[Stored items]
-------

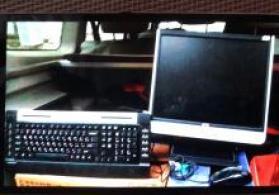 Iki kolonkali (qurasdirilmis) komputer monitoru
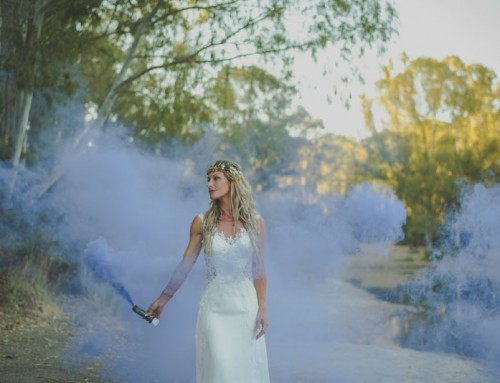 Fotografia de post-boda en lago con humos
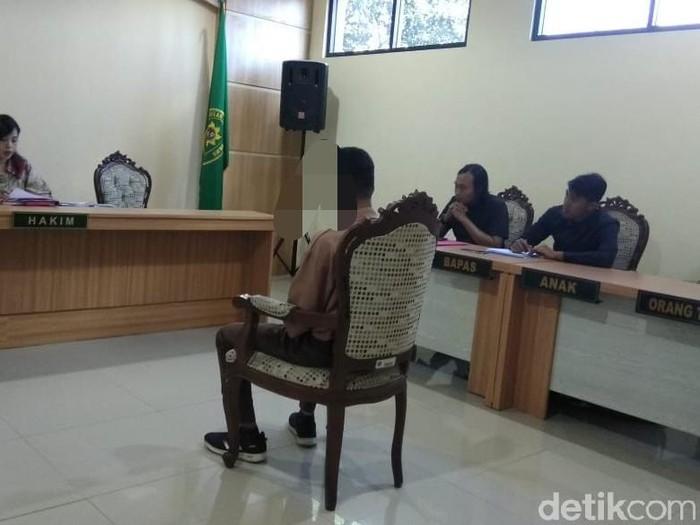Saat ZL (17) menjalani persidangan/Foto: Muhammad Aminudin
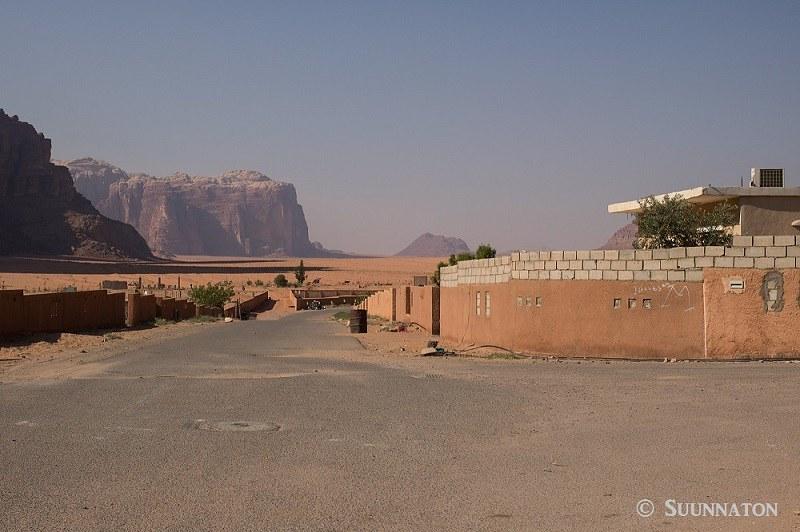 Wadi Rum, kylä, autiomaa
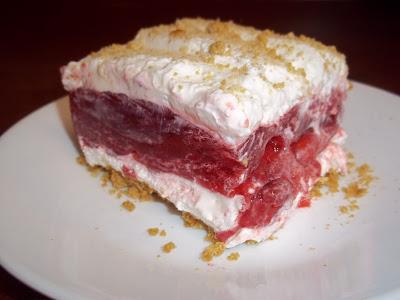 The Daily Smash Strawberry Graham Dessert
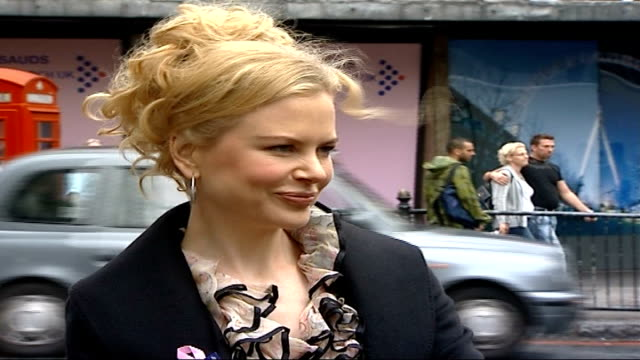 nicole kidman campaign england london ext actress nicole kidman and another along / kidman posing for photocall / kidman away / crowds watching /... - madame tussauds stock videos & royalty-free footage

-------

Action item –
Restate word for word the lines from the line with "Fotografia de post-boda en lago con humos" to the last line of the records above, inclusive, and omit every picture.

Output below –
 Fotografia de post-boda en lago con humos
Saat ZL (17) menjalani persidangan/Foto: Muhammad Aminudin
 Wadi Rum, kylä, autiomaa
 The Daily Smash Strawberry Graham Dessert
 nicole kidman campaign england london ext actress nicole kidman and another along / kidman posing for photocall / kidman away / crowds watching /... - madame tussauds stock videos & royalty-free footage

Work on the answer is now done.